Preservation and Management of Clinical Records

Replacement Technologies

Currently, new technologies, such as digitization, are presented as a solution to avoid weeding microfilm when scanning documents. This attempts to solve file problems, especially space. However, keep in mind that the replacement of paper for other media (optical, magnetic, etc.) is only operational when applied to valuable documents. It is not applicable in the case of worthless documentation that will never be consulted.

If you want to perform a migration of these characteristics, it is necessary to determine, select, and delete documents deemed to have outlived their usefulness. Both digitization and microfilming are very costly due to:

  • Materials
  • Facilities
  • Personnel
  • Equipment

Also, consider that the lifetime of optical and magnetic materials is uncertain. It requires successive substitutions in modern media and changing the reading devices.

Legislation

Law 13/85 on Spanish Historical Heritage regulates the timing of transfer and preservation of documentation in administrative records. It sets a period of 5 years for records management (assets) and 50 years for the intermediate stage (liabilities). After 50 years, the historical file is transferred, where it is kept permanently.

If an institution’s archive cannot adequately protect the historical documentation that legally belongs to it, the transfer of documentation can be made by delivery record to a general archive, such as provincial historical archives.

Lifespan of Clinical Files

The conservation and transfer times for clinical documents vary materially from those set by Spanish law for administrative files. They are defined specifically in terms of variables that consider the population addressed and the type, operation, and infrastructure of the hospital.

The transfer of clinical documentation considered historic to provincial archives is not a common practice in the state. Weeding of documents is not usually done due to a lack of specific legislation.

In most cases, health centers cannot indefinitely retain their paper documents due to limitations of space and resources.

To resolve this issue, two types of action are currently being conducted:

  1. Outsourcing to companies outside the organization, in charge of conservation and historical liabilities.
  2. Miniaturization of medical records, consisting of microfilming or scanning the documents comprising the medical history. As a general rule, those records are deposited in the archives and historical liabilities.

The high cost of the second option leads health centers to preferably outsource their liabilities.

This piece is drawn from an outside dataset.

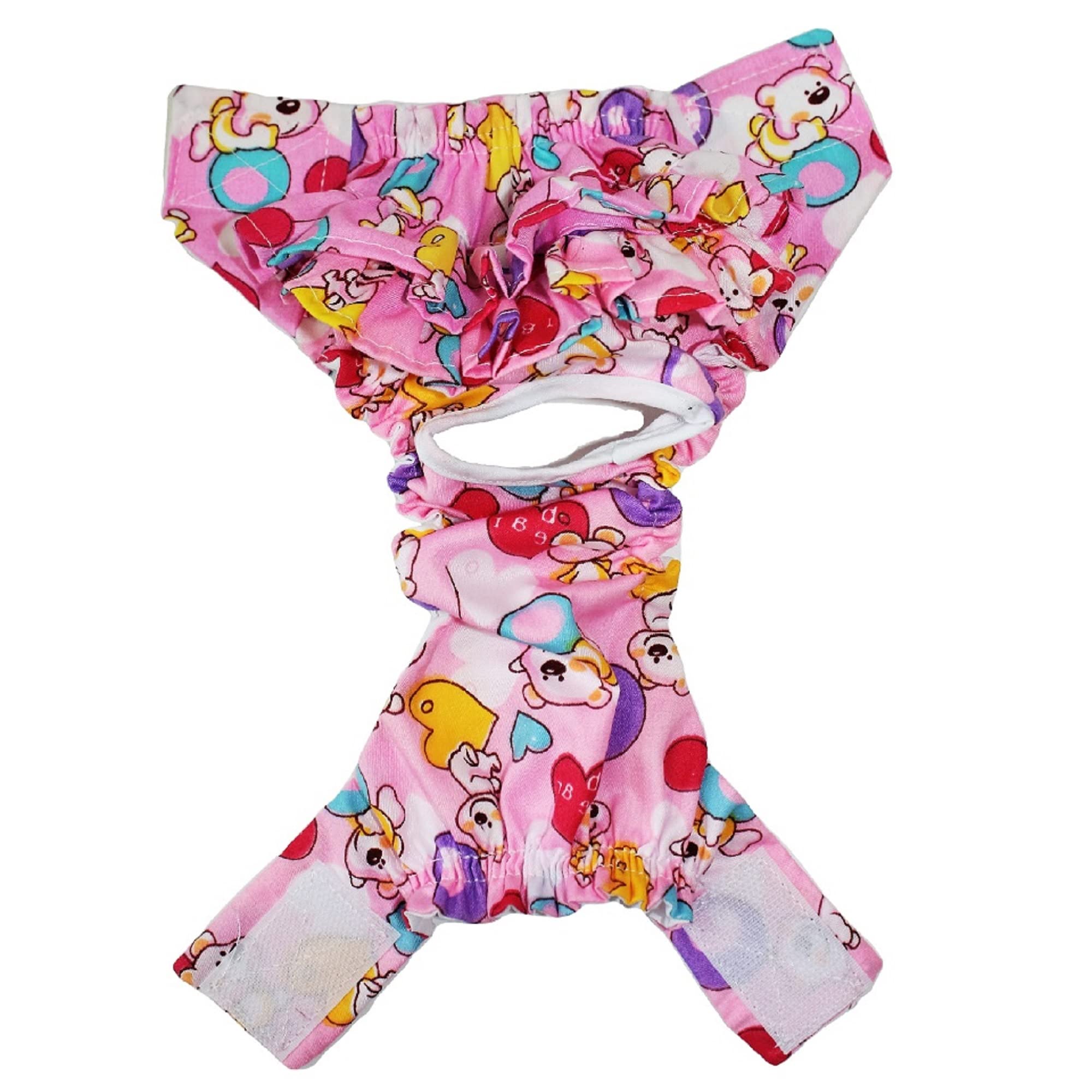Small Dog Diaper Skirt for Female Dogs - Sanitary Pant Dress with Bear Design (Light Pink, Medium 11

Lifecycle of Clinical Records

Active and Inactive Histories

Depending on their usefulness and frequency of use, the medical histories (HHCC) of patients treated at a health center can be active or inactive.

Active histories are those where the patient is currently visiting or receiving treatment, generating information recorded in their medical chart. Histories requested for research and teaching are also considered active, even if the patient has not visited the center or has died.

Inactive records belong to patients who have not had healthcare activity for a period and therefore have not generated information that has thickened their medical chart. Records of deceased patients not requested for research or teaching are also considered inactive.